Document excerpt section start

Monday, August 10, 2009

smell of death

tonight, i watched an 11-year-old girl die.

the noise and movement of the resuscitation efforts ceased after about an hour and all eyes turned towards the cardiac monitor. only the sound of slow electrical activity pierced through the air, accenting the anticipation of the inevitable.

eventually the bleeps coalesced into a single tone, signifying a single line. a flat-line. the staff unhooked all the monitors and disconnected the oxygen supply.

silence.

then, chaos. the anguished cries of people who have loved the little girl for the 11 years of her short, short life burst through the red room in a tragic explosion. they wept and screamed and flung themselves on the floor. the men tried to stay strong for the women, but the unmistakable sobbing of her father was heard in a corridor a short distance from the room.

i tried to distract myself from all that emotion by reading the child's case notes, hoping to satisfy my curiosity as to what could have possibly caused her death. still, a thousand medical and non-medical thoughts ran through my head as i tried to make sense of what just happened.

during the resuscitation, i helped out with chest compressions. it is hard to avoid looking at a patient's face when you perform cpr. the girl's face was devoid of life by the time i stood over her body, pressing my weight against her chest. there was a distinct smell of acid and vomitus that wafted through the mask i had over my face.

Document excerpt section end

» **Task A**
From the blog entry, list the actions of the grieving people that the sentence beginning "they wept" names.
» **Task B**
Please carry the blog entry forward with the next part, starting after its final sentence.

Provided data section start

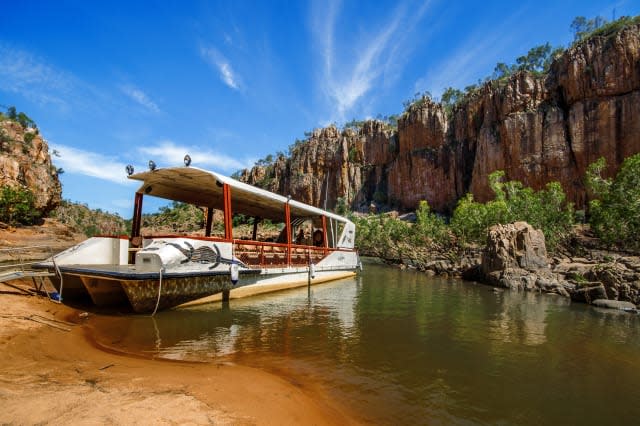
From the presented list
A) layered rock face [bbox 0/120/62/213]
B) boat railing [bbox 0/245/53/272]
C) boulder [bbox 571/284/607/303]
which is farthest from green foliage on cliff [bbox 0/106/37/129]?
boulder [bbox 571/284/607/303]

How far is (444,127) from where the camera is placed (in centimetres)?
5859

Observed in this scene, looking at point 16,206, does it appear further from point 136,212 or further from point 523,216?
point 523,216

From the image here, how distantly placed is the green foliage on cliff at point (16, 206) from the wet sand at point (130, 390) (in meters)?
36.3

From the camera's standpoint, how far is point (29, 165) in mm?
39531

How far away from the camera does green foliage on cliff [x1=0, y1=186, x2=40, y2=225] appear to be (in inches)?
1270

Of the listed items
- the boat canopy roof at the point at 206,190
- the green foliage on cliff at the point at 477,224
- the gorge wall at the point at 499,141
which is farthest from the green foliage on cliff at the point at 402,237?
the boat canopy roof at the point at 206,190

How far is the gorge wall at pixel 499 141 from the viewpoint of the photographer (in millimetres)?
38406

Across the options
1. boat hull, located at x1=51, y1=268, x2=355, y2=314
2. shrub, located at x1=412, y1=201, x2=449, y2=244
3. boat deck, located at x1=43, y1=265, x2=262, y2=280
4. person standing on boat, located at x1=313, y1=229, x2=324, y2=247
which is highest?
shrub, located at x1=412, y1=201, x2=449, y2=244

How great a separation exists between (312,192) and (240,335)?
67630 millimetres

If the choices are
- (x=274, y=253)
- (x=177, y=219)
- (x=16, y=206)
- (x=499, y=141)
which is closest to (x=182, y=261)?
(x=274, y=253)

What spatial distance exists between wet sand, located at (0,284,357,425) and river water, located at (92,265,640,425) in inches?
21.0

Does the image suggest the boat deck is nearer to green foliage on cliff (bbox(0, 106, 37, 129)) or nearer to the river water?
the river water

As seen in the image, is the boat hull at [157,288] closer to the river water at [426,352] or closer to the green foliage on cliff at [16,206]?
the river water at [426,352]

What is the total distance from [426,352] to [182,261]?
5898 millimetres
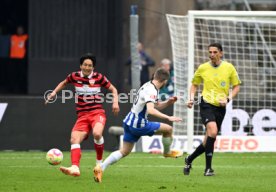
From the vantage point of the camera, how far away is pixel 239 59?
24547 millimetres

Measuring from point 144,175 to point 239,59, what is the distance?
8.30m

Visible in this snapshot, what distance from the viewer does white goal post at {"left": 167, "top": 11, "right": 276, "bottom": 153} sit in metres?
23.2

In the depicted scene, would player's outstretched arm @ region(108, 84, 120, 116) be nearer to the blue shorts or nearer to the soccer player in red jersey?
the soccer player in red jersey

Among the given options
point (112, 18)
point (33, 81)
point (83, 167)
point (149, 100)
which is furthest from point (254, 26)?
point (149, 100)

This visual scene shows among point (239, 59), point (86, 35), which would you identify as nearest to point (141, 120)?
point (239, 59)

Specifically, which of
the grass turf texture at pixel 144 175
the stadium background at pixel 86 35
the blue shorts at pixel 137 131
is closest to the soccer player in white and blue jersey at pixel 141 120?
the blue shorts at pixel 137 131

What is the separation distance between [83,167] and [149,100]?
2.96 metres

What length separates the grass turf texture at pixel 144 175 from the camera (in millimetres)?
14852

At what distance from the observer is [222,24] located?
2552 cm

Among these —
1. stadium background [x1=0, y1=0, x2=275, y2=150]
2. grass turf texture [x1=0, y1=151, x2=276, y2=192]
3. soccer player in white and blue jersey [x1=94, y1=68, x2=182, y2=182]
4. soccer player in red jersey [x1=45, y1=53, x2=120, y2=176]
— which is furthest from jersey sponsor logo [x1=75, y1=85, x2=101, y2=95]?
stadium background [x1=0, y1=0, x2=275, y2=150]

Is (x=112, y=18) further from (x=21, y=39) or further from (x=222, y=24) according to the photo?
(x=222, y=24)

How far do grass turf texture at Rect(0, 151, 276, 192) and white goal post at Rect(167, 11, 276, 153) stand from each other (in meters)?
2.09

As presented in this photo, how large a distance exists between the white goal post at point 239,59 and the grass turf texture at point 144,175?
209 cm

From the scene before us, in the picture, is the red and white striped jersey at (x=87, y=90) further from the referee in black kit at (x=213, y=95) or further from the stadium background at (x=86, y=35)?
the stadium background at (x=86, y=35)
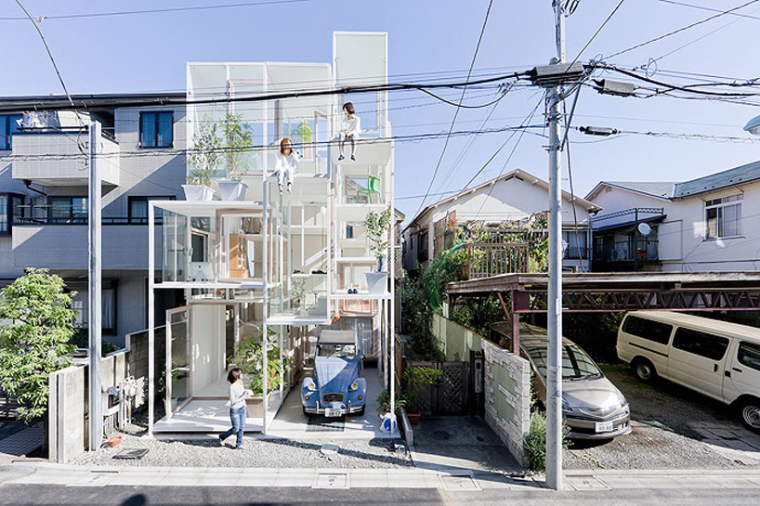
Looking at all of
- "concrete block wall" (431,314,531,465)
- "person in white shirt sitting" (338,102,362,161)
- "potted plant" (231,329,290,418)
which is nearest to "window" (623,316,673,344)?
"concrete block wall" (431,314,531,465)

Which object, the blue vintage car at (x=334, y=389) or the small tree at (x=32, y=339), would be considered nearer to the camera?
the small tree at (x=32, y=339)

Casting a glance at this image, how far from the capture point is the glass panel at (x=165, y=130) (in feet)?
33.5

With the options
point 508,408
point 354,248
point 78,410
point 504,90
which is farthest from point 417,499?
point 354,248

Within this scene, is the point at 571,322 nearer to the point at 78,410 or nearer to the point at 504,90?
the point at 504,90

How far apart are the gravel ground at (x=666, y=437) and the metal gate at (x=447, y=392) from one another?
224cm

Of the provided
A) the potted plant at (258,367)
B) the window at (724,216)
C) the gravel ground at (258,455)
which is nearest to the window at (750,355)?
the gravel ground at (258,455)

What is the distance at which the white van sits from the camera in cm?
691

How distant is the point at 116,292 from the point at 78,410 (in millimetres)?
5018

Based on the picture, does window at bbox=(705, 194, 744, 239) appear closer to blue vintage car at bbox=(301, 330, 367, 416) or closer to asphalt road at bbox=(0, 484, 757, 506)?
asphalt road at bbox=(0, 484, 757, 506)

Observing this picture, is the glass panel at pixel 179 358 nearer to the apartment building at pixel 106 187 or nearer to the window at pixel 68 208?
the apartment building at pixel 106 187

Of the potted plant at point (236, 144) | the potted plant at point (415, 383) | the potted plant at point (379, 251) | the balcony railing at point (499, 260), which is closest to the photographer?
the potted plant at point (415, 383)

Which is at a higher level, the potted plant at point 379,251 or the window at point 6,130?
the window at point 6,130

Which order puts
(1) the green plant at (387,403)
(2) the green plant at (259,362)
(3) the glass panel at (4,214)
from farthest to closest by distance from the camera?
(3) the glass panel at (4,214)
(2) the green plant at (259,362)
(1) the green plant at (387,403)

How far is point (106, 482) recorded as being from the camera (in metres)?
5.11
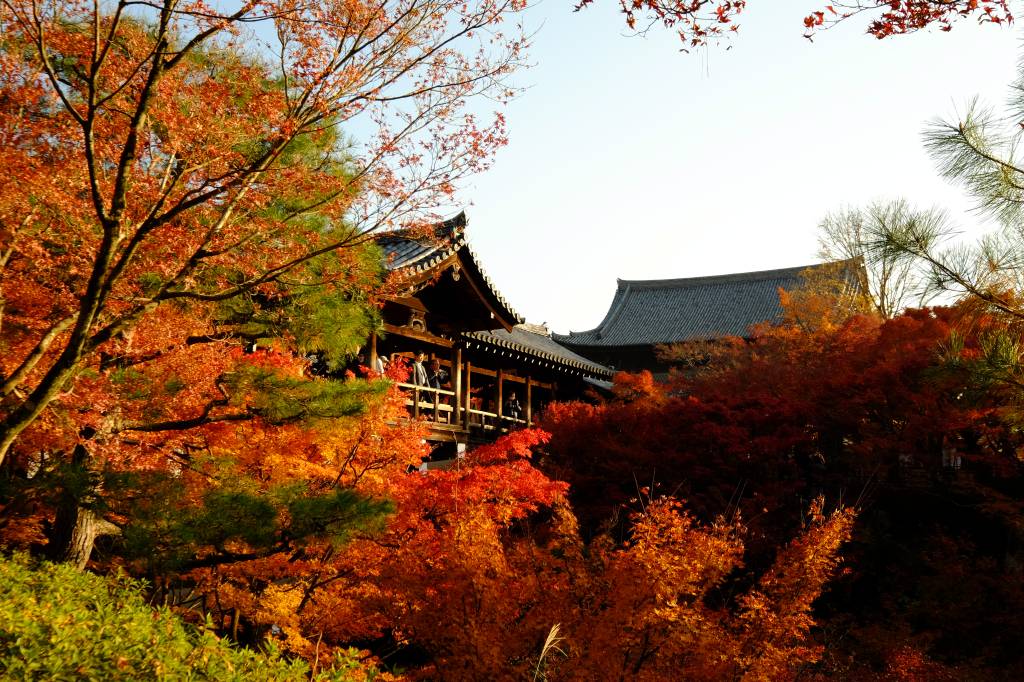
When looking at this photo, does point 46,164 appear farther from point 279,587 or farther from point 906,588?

Provided data section end

» **Task result A**
- wept
- screamed
- flung themselves on the floor

» **Task result B**
she was dead. i knew it. my friends knew it. every single person behind those green curtains knew it. and her family knew it, long before one of the doctors stepped outside to break the news to them.

i've seen a fair share of deaths even as a medical student - someone died on my very first day in the medical ward - but it gets to me each and every single time. the family's response is almost never as dramatic as the one i bore witness to tonight, but every death - whether of a long-standing illness or something as sudden as a heart attack - has an element of surprise to it. you just don't expect people to die. you just don't.

i'll go to sleep with the smell of that little girl's death on my skin and the unanswered questions of her family on my mind. i wish with all my heart that she didn't die. i wish i wasn't there to see her go.